### Action item
Retype the listing exactly. Leave out the images.

### Provided records
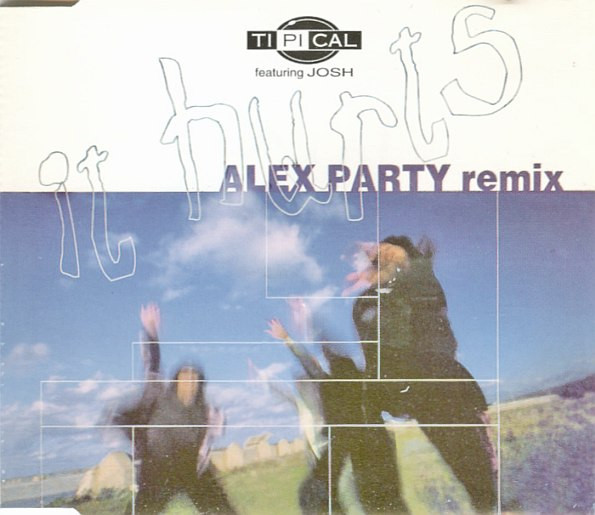 télécharger l'album TiPiCal - It Hurts Alex Party Remix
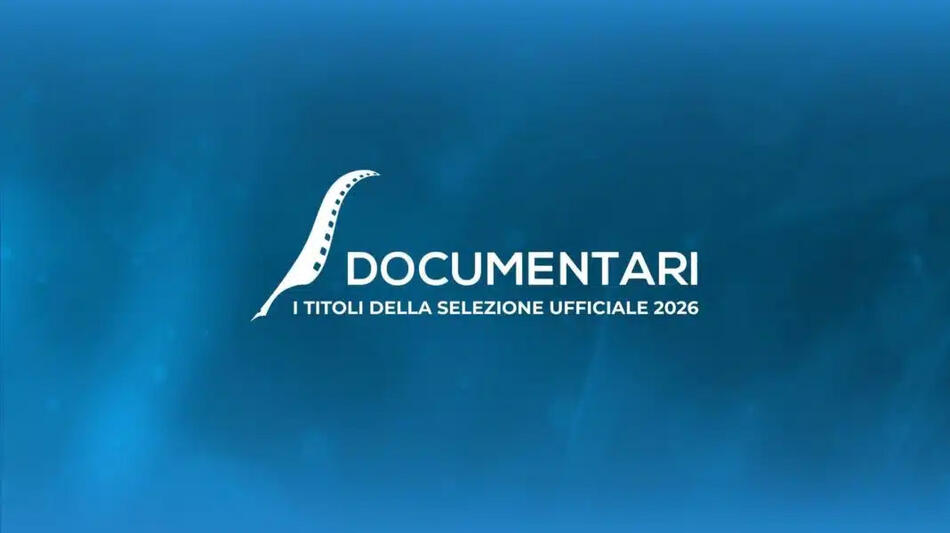 Nastri d'Argento Documentari 2026, la Selezione Ufficiale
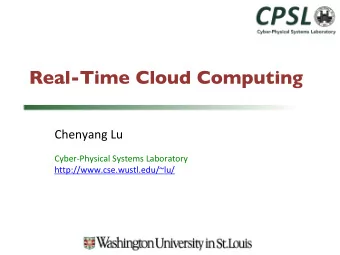 Real-Time Cloud Computing  Chenyang Lu  Cyber-Physical Systems Laboratory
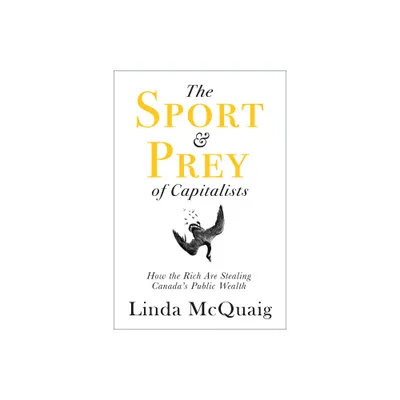 The Sport and Prey of Capitalists - by Linda McQuaig (Paperback)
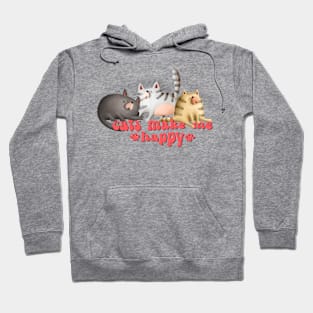 Super Cute Cats Make Me Happy Hoodie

### Exercise result
 télécharger l'album TiPiCal - It Hurts Alex Party Remix
 Nastri d'Argento Documentari 2026, la Selezione Ufficiale
 Real-Time Cloud Computing  Chenyang Lu  Cyber-Physical Systems Laboratory
 The Sport and Prey of Capitalists - by Linda McQuaig (Paperback)
 Super Cute Cats Make Me Happy Hoodie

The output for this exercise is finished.